We would be on snowshoes to cross the terrain and this proved to be a mixed bag when it came to results. The powder snow had not yet formed a hardened crust and was exceptionally deep in the valley forests. Up on the fells things were much better but it was slow progress lower down. I know next time skis will be used.
Finnish Lapland is a bushcraft paradise and experiencing it in winter conditions is challenging but not uncomfortable if done right. However it is in the process of being in an environment when things are not so easy that make a return trip even the more earned. For seeing a landscape only in one season is like reading half a book and in Lapland there are 8 seasons, so much more detail to be felt and witnessed. The chances of adventure seem limitless.
The flora was fascinating, with the highlight being a chaga mushroom (Inonotus obliquus) in the wild. Sadly way out of reach atop a birch. This most enigmatic mushroom is one of the reasons I will return to seek out another specimen. I also spotted Fomes fomentarius commonly called horses hoof fungus on another birch. These trees this far north have visibly thicker bark and plentiful shedding layers that just beg to be collected and put to use lighting your fire. It is not only birch in these forests with pine needle tea making a great wood person’s drink, but late March is not necessarily the best season to harvest as there are no young tips as of yet.
Moving through the forest here the birches start to get shorter and more curly in appearance as they grow almost horizontally to protect from the harsh conditions that start higher up. It all gives way to barren fell, made all the more bleak with its winter cloak. On a summit of one of these fells one can see into the heart of a great expanse of wilderness, one that is full of nature. What better way to get down again than by snowshoeing. It can be fun, when the conditions are just right on a descent you can run down the slope with each step cushioned by the powder.
Lapland is also home to inherent risk without the correct equipment and experience one can quickly become unstuck.
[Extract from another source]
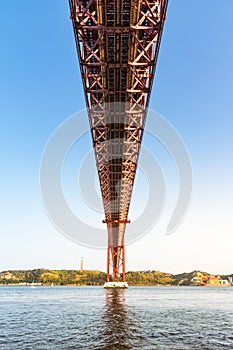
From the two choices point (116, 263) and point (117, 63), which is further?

A low of -20°C along with full white out conditions were two of the most memorable moments.
I think being outdoors with an open mind and no expectations are a good blend. Nature can force you to change plans on the spot so being flexible both in body and mind is vital for happiness on the trail. I mentioned this unspoken wish to witness one of the most magical sights, the aurora. I was lucky enough to get a viewing. First very faint and partially obscured by cloud and then fading away into nothing. Was that it?